For soliciting Singapore users without a licence, MAS placed Binance on the Investor Alert List (IAL) in September last year. It also referred the case to the police’s Commercial Affairs Department, which started an investigation into Binance for possible contravention of the Payment Services Act.

On the other hand, there was no evidence that FTX was courting Singapore users specifically.

Trades on FTX also could not be transacted in Singapore dollars.

So there was no reason to place FTX on the IAL as there was no evidence that it had contravened the Payment Services Act, MAS said.

And as in the case of “thousands of other financial and crypto entities that operate overseas”, Singapore users were able to access FTX services online.

MAS added that there are hundreds of such exchanges, and thousands of other offshore entities that accept investments in non-crypto assets. “It is not possible to list all of them and no regulator in the world has done so,” it noted.

“The purpose of the IAL is to warn the public of entities that may be wrongly perceived as being MAS-regulated, especially those which solicit Singapore customers for financial business without the requisite MAS licence.

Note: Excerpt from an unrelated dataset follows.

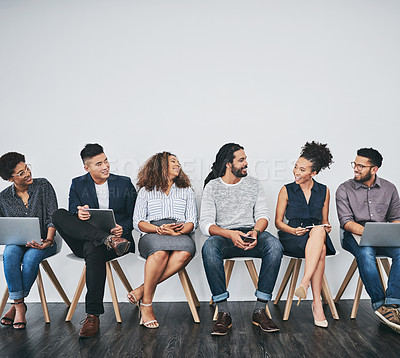 Buy stock photo Studio shot of a group of young businesspeople talking while waiting in line against a gray background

“It does not mean that the thousands of other entities operating offshore, which are not listed on the IAL, are safe to deal with,” MAS added.

The MAS publishes a Financial Institutions Directory on its website that is an exhaustive list of all MAS-regulated entities, besides the IAL.

The most important lesson from the FTX debacle, the regulator said, is that dealing in any cryptocurrency on any platform is hazardous.

“Crypto exchanges can and do fail. Even if a crypto exchange is licensed in Singapore, it would be currently only regulated to address money-laundering risks, not to protect investors,” said MAS.

It added that this approach is similar to that taken in most jurisdictions.

A key misconception is that it was possible to protect local users who dealt with FTX, such as by ringfencing their assets or ensuring that FTX backed its assets with reserves, MAS said, adding that it is unable to do this as FTX is not licensed by MAS and operates offshore.

In late October, MAS published a consultation paper proposing basic investor protection measures for crypto players who are licensed to operate in Singapore.

That said, even if a crypto exchange is well-managed, cryptocurrencies themselves are highly volatile, said the regulator.

“As MAS has repeatedly stated, there is no protection for customers who deal in cryptocurrencies. They can lose all their money.”